Ma soprattutto il sindacato ha chiarito di sentire il bisogno di una profonda azione di revisione del proprio modo di essere e di agire. Lo stesso slogan della conferenza di Roma chiariva le intenzioni. Recitava infatti: “Noi Cisl siamo nelle periferie, con i giovani, per il lavoro”. Annamaria Furlan ha insistito più volte sul bisogno di risindacalizzazione. “Dobbiamo andare di fronte al disagio -ha detto- per capire dove c’è bisogno di noi, dobbiamo essere sindacato di frontiera, spenderci soprattutto sulle prime linee, quelli di noi che sono sul fronte di questo disagio, per aiutare, per fare quello che deve fare il sindacato, aiutare le persone che sono in difficoltà”.
Non è nulla di diverso da quello che in fin dei conti il sindacato ha sempre fatto, ma, appunto, serve un tagliando al sindacato di oggi, una profonda azione per capire quello che si è fatto e come lo si è fatto, individuando quali sono stati i punti di caduta per poter intervenire e rimediare. Il sindacato ha i suoi atout da giocarsi in questa che è una vera guerra se la si vuole combattere fino in fondo. Ha dalla sua la grande schiera dei delegati, presenti in massa in tutte le fabbriche, pronti a portare avanti le parole d’ordine delle organizzazioni. Un esercito che solo per Cisl arruola oltre centomila persone, che diventano più di duecentomila, forse duecentocinquantamila se si contano non solo i delegati, ma anche quelli che si sono presentati per divenire delegati. È la vera forza del sindacato, l’ossatura di fondo che consente di fare programmi ambiziosi e realizzarli. Importante è dare loro un obiettivo, motivarli per arrivare a cogliere i risultati scelti. Nella consapevolezza che è la rappresentanza il vero motore per rimediare ai danni della società, perché solo in questo modo è possibile capire fino in fondo quali sono le priorità.

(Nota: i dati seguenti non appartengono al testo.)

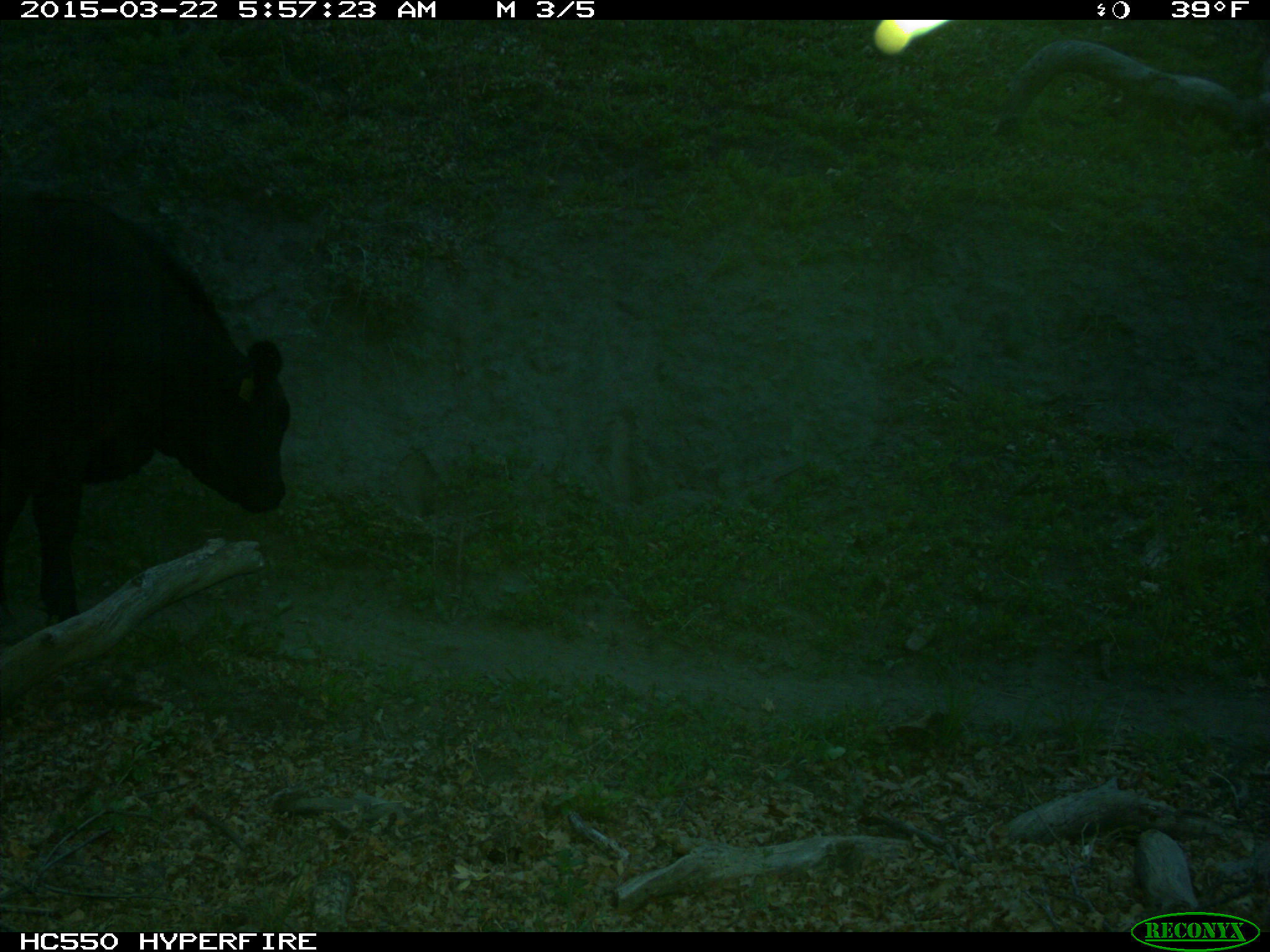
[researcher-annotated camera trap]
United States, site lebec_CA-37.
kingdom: Animalia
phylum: Chordata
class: Mammalia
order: Artiodactyla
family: Bovidae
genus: Bos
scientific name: Bos taurus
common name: domestic cow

I delegati, dunque, ma anche una più forte unità tra le tre confederazioni. Una conferenza di organizzazione è la sede in cui si celebra soprattutto l’identità di un’organizzazione e così è stato anche per la Cisl, che ha insistito a lungo sui suoi valori, sul suo ruolo nel mondo del lavoro, sulla sua capacità di affrontare i problemi nascosti del mondo del lavoro. Questo non ha impedito a Landini di rimarcare il bisogno che tutto il sindacato ha di trovare nuova unità. L’unità, ha spiegato il segretario generale della Cgil, non comporta la cancellazione delle identità: al contrario di queste deve pascersi, perché l’unità deve mantenere la forza di ciascuna organizzazione proprio per essere più compatta e più forte. Importante, lo ha affermato anche Carmelo Barbagallo, è cominciare da subito a fare delle cose: dobbiamo muoverci adesso, ha detto, abbiamo perso già troppo tempo. Landini ha ricordato una frase di Don Gallo, secondo il quale “nessuno si libera da solo, ci si libera solo tutti assieme”. L’occasione da cui partire potrebbe essere quella di unificare le Rsu nei grandi posti di lavoro, gli aeroporti, gli ospedali, i centri commerciali. Quei luoghi dove tante persone si trovano a lavorare gomito a gomito, facendo lo stesso mestiere, ma spesso avendo contratti e quindi diritti diversi. Facciamo qualcosa, ha detto Landini, ma facciamolo subito.